Final consumer goods are quite often, in public perception, (mis)understood as constituting the biggest chunk of Indian imports from China. While the absolute numbers definitely seem large, what do the facts suggest?
Based on the Broad Economic Classification categories, goods for final consumption, in 2020, accounted for 7.48% of imports from China. However, about 63% of imports were in the intermediate consumption category, which is defined as “goods and services used up in the course of production within the accounting period”. The import of capital goods comprised 16% of imports from China. As things stand, about 80% of imports from China are used in the production process.
Another finer level of analysis resorts to examining the trade in parts and components (P&C) — items such as blades, engines, electronic instruments, motors, which aggregate or supplement larger final goods such as gas turbines or mobile cranes. India’s share of imports in this category over the years has been fairly low and steady, hovering around the 10% mark.
But over the course of the last two decades, the share of P&C in imports from China rose from about 12% in 1998 to about 22% in 2020. Similarly, the share of China in India’s P&C imports rose from a paltry 5% in 2001 to about 35% in 2021. In summary, what we observe is an increased Chinese role in the Indian production process.

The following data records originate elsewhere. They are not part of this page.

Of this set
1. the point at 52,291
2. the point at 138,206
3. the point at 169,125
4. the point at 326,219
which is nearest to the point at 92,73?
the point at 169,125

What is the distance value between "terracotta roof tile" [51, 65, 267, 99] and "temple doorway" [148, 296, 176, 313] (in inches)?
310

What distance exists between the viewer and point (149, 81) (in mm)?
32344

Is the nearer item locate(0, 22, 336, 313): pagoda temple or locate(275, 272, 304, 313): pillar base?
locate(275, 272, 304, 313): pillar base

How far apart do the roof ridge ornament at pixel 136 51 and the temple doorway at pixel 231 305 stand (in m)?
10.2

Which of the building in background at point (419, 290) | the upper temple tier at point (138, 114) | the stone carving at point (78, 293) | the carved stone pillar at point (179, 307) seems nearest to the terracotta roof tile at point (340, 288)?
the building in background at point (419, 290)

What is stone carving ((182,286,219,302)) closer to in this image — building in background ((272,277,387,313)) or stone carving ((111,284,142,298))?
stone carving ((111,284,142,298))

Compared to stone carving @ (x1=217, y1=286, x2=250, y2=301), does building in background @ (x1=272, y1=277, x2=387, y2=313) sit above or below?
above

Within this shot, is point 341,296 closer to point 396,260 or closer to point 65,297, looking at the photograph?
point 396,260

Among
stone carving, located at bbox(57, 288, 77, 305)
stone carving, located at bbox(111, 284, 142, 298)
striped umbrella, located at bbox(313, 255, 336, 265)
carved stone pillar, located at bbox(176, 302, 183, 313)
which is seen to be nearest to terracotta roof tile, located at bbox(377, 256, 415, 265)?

Ironically, China itself sources a lot of inputs from the East Asian economies with which it holds deficits.
Are there any policy options to reduce this deficit? Resorting to taxing these intermediate goods heavily and/or trying to produce them domestically would be returning to the early import-substitution years (an economic disaster). Neither can one source these inputs from other countries easily — China has a proximity privilege, which, in trade empirics, is a strong determinant of bilateral trade flows.
Unless transport costs are enormously reduced, it makes no economic sense to source these from other countries. And even if the government were to tax final consumer goods, it would not be adequate to correct the deficit.